*What to do*
Below are the records; pull every line that includes "Zealand".

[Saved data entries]
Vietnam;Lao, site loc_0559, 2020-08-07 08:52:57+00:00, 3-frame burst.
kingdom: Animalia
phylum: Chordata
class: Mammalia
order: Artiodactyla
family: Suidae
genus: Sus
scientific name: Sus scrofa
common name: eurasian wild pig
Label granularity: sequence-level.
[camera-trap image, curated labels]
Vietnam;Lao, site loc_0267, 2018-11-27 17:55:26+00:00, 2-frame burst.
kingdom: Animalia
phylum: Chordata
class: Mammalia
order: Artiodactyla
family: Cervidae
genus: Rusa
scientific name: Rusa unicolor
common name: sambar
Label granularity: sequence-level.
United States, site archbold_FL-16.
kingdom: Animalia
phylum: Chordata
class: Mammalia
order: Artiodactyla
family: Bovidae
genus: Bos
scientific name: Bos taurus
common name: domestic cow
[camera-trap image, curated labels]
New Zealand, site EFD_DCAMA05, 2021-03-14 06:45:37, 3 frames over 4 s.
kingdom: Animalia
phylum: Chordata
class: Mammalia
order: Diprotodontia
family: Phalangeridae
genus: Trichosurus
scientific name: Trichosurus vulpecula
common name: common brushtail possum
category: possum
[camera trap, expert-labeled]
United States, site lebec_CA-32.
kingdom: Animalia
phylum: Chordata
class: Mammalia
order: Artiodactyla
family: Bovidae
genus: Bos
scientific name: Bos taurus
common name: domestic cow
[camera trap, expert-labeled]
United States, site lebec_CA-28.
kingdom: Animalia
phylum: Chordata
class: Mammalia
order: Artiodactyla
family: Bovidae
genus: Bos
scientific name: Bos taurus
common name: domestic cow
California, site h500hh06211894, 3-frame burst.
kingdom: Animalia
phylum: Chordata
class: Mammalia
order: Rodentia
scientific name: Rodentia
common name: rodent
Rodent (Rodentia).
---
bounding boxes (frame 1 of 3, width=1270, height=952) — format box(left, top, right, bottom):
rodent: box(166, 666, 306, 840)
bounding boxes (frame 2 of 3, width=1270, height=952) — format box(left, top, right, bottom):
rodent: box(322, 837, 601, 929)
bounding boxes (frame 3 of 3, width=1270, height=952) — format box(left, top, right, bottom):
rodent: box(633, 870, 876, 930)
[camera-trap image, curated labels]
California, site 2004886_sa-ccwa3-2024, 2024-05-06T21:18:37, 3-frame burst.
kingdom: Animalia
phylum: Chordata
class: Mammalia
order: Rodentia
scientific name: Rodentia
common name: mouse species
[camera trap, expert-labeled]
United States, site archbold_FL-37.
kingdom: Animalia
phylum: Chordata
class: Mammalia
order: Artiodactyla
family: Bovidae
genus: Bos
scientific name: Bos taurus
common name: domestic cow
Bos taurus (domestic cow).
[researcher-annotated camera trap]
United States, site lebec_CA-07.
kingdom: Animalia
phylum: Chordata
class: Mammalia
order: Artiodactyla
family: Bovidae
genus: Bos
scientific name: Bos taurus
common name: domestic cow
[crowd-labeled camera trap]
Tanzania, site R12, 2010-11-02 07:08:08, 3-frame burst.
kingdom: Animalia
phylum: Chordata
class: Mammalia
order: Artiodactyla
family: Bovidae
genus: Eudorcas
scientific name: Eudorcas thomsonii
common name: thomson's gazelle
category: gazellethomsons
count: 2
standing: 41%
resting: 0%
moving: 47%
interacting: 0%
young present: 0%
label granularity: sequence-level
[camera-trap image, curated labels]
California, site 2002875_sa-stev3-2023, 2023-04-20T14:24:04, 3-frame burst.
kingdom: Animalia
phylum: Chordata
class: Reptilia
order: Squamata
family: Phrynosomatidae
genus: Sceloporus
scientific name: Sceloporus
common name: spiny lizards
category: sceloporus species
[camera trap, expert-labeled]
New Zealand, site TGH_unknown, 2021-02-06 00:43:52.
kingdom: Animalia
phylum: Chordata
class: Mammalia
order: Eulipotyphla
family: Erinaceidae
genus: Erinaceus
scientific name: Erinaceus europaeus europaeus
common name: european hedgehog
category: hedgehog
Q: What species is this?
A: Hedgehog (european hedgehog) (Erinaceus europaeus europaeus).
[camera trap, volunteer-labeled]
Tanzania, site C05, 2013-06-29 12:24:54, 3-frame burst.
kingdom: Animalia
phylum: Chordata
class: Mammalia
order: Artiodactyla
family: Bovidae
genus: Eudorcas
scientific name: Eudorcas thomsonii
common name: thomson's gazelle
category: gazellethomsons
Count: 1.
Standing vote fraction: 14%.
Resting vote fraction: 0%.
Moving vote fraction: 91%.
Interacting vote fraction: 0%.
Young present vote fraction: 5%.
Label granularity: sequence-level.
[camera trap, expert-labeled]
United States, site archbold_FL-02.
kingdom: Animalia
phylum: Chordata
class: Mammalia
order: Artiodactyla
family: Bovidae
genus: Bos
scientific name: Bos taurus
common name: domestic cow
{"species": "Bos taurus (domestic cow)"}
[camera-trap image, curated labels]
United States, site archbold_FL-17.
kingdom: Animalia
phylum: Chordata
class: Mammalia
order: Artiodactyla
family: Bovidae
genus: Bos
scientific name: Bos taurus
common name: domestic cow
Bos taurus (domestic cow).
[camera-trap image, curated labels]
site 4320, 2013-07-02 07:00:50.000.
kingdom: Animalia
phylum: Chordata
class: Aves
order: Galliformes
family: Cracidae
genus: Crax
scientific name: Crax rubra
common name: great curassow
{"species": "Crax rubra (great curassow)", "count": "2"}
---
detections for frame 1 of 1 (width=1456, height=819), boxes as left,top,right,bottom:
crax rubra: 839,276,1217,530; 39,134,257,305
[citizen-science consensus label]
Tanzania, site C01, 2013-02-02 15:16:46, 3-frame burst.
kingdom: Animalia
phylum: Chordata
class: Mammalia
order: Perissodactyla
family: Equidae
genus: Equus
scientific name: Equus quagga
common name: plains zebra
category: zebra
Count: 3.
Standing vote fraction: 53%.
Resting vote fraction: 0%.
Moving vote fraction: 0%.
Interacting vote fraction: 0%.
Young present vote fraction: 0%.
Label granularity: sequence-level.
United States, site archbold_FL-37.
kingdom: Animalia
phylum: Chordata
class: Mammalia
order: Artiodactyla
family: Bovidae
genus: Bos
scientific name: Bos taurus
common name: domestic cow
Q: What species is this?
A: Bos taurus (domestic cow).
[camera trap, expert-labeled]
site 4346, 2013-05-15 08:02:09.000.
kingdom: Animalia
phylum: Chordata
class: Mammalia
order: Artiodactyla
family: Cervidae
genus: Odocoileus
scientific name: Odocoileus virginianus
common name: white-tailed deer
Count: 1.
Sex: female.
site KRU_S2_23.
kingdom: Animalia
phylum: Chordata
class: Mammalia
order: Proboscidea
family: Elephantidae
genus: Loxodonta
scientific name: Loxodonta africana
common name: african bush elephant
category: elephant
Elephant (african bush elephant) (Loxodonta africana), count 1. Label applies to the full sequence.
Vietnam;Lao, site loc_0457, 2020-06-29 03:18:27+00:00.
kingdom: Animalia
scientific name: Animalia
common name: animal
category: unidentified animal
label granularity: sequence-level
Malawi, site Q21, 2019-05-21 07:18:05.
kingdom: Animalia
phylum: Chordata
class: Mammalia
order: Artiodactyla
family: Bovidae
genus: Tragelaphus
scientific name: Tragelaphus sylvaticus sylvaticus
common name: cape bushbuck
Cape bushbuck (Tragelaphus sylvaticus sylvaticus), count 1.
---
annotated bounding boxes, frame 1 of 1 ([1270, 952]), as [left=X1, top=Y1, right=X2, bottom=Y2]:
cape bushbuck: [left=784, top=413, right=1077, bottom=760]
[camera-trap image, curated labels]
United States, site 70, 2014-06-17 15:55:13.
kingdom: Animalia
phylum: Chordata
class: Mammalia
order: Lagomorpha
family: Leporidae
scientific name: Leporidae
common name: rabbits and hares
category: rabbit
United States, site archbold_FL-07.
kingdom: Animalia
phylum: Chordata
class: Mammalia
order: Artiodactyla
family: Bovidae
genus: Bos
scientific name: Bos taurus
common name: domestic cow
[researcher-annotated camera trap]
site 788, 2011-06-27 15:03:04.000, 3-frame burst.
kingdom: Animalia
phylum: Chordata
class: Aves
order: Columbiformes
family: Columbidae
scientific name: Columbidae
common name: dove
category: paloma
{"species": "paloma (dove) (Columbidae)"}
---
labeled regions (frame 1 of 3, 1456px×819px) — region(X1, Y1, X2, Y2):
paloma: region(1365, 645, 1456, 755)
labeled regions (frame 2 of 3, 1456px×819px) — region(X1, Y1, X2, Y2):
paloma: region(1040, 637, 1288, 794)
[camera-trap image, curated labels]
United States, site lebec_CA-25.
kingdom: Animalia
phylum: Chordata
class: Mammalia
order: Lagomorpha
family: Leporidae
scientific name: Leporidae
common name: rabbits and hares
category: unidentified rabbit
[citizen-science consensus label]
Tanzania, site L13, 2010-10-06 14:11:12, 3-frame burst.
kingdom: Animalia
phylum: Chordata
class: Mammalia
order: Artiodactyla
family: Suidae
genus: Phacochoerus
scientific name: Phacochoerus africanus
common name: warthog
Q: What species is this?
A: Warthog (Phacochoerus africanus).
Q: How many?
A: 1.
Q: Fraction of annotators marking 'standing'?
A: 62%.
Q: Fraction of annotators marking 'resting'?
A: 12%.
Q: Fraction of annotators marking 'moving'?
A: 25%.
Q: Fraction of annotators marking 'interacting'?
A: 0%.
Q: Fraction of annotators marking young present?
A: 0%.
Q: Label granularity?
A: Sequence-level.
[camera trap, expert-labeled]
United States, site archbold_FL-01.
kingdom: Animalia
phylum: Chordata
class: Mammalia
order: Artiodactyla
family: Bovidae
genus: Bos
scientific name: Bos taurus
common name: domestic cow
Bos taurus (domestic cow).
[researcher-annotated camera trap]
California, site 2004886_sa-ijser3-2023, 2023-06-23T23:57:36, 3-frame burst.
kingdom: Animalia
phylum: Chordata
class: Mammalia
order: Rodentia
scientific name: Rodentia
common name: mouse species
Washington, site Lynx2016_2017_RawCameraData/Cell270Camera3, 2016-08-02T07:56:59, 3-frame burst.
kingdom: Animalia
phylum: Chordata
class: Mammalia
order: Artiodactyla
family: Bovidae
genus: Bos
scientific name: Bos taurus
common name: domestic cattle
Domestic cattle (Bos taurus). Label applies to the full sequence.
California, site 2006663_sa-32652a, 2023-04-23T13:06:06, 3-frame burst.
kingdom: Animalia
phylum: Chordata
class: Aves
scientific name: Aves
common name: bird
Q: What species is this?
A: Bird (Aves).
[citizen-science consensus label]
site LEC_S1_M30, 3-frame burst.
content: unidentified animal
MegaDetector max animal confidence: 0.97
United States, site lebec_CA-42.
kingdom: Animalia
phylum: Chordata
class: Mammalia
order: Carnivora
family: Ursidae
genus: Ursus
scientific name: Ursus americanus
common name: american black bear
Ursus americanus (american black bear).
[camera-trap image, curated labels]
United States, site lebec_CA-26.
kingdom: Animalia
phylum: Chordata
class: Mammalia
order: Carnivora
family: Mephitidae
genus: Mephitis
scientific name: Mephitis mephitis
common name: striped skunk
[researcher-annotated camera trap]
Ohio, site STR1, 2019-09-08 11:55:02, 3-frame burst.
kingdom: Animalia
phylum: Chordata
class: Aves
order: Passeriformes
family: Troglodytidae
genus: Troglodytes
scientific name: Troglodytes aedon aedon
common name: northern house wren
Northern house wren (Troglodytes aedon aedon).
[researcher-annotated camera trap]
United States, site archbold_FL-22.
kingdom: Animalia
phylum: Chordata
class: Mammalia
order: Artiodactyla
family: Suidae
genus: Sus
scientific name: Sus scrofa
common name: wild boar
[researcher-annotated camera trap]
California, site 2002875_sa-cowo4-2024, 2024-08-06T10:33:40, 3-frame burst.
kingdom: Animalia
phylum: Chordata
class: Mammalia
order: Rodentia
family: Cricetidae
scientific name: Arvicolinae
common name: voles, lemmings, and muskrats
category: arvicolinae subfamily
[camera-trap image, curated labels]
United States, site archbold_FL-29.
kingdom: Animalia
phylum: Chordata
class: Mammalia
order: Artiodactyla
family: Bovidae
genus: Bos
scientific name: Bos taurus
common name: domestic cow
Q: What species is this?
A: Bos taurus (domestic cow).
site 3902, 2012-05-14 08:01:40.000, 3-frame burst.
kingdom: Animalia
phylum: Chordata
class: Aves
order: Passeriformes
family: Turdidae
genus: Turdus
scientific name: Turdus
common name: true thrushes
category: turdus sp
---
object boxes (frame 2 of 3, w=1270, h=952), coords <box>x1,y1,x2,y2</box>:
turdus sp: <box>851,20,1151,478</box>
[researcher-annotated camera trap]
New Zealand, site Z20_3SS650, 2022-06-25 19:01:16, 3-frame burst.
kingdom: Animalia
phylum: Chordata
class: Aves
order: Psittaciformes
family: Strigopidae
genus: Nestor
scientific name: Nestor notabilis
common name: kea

*Solution below*
New Zealand, site EFD_DCAMA05, 2021-03-14 06:45:37, 3 frames over 4 s.
New Zealand, site TGH_unknown, 2021-02-06 00:43:52.
New Zealand, site Z20_3SS650, 2022-06-25 19:01:16, 3-frame burst.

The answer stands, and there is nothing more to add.